Lift out, unaltered, the lines of the material below between the line holding "Put the dog's feet through the sweater's cuff" and the line holding "Finished! Let's your dog be a star", counting both.
◇ ◇ ◇
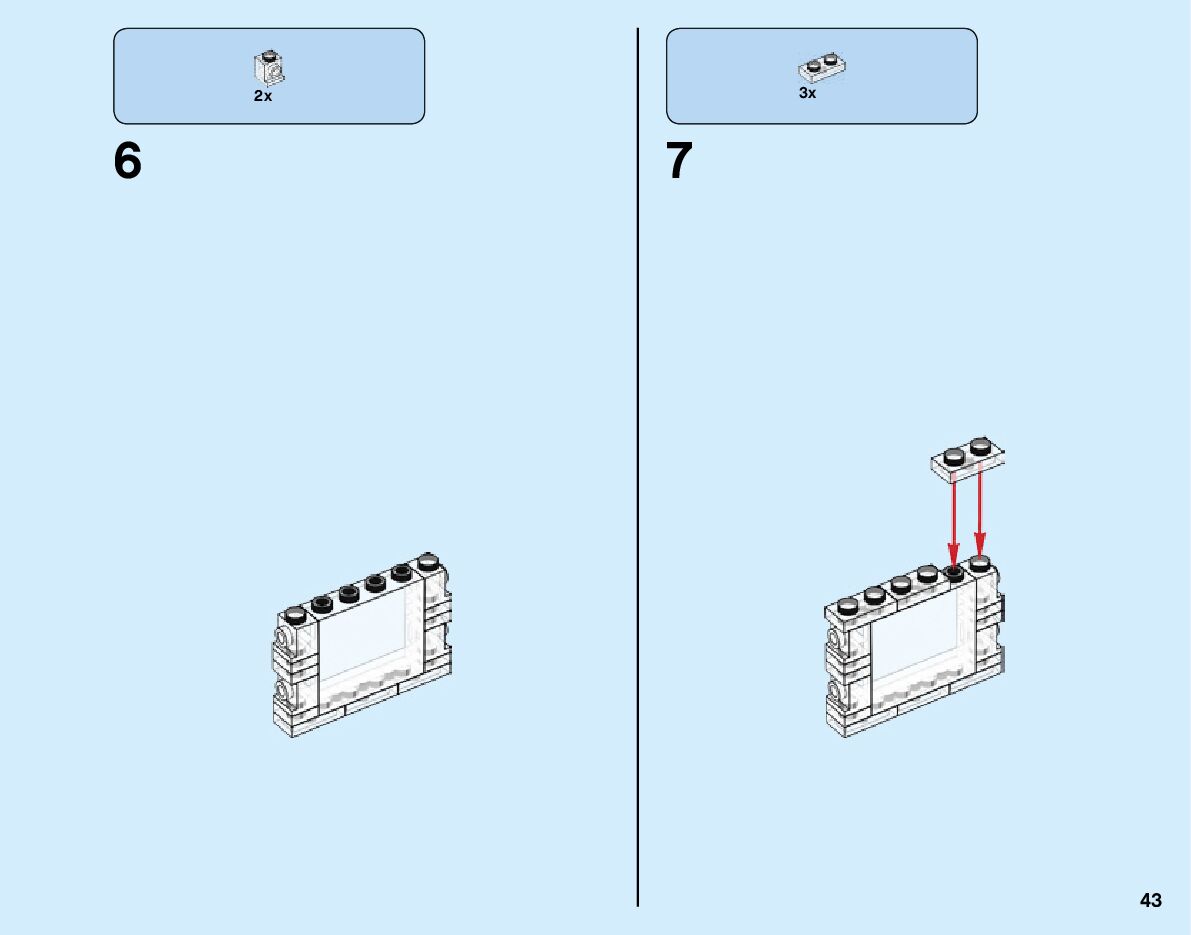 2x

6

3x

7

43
◇ ◇ ◇
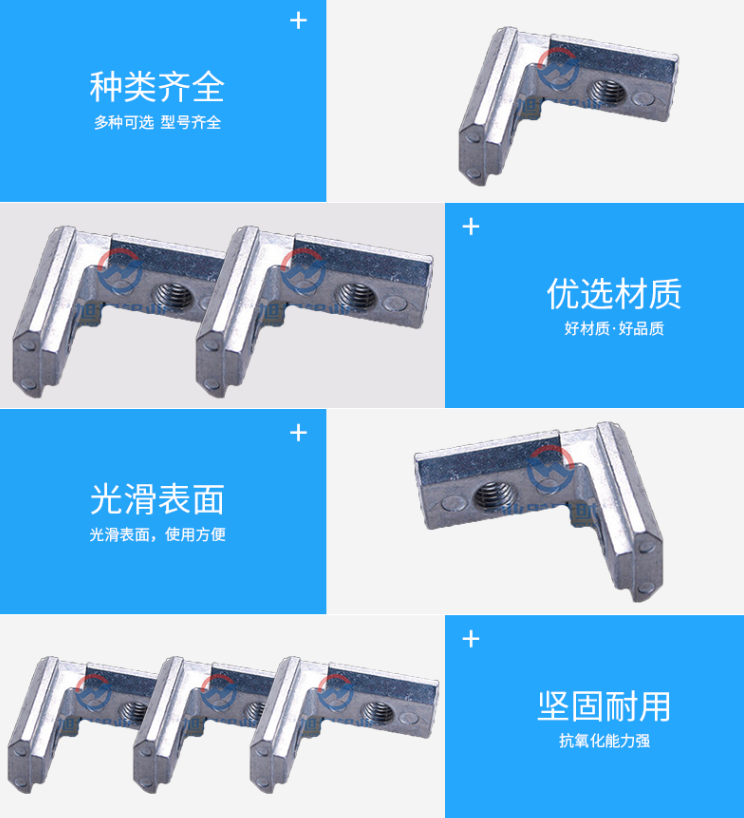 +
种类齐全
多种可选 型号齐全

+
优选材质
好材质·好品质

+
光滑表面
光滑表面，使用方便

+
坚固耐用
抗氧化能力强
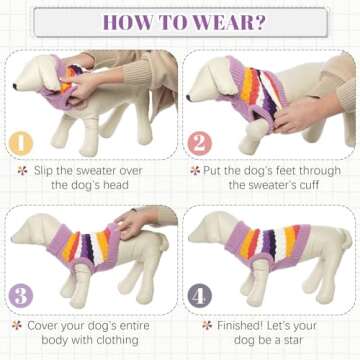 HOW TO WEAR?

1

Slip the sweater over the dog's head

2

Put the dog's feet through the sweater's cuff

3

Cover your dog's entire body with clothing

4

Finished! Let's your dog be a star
◇ ◇ ◇
• **REPLY TO THE EXERCISE**
Put the dog's feet through the sweater's cuff

3

Cover your dog's entire body with clothing

4

Finished! Let's your dog be a star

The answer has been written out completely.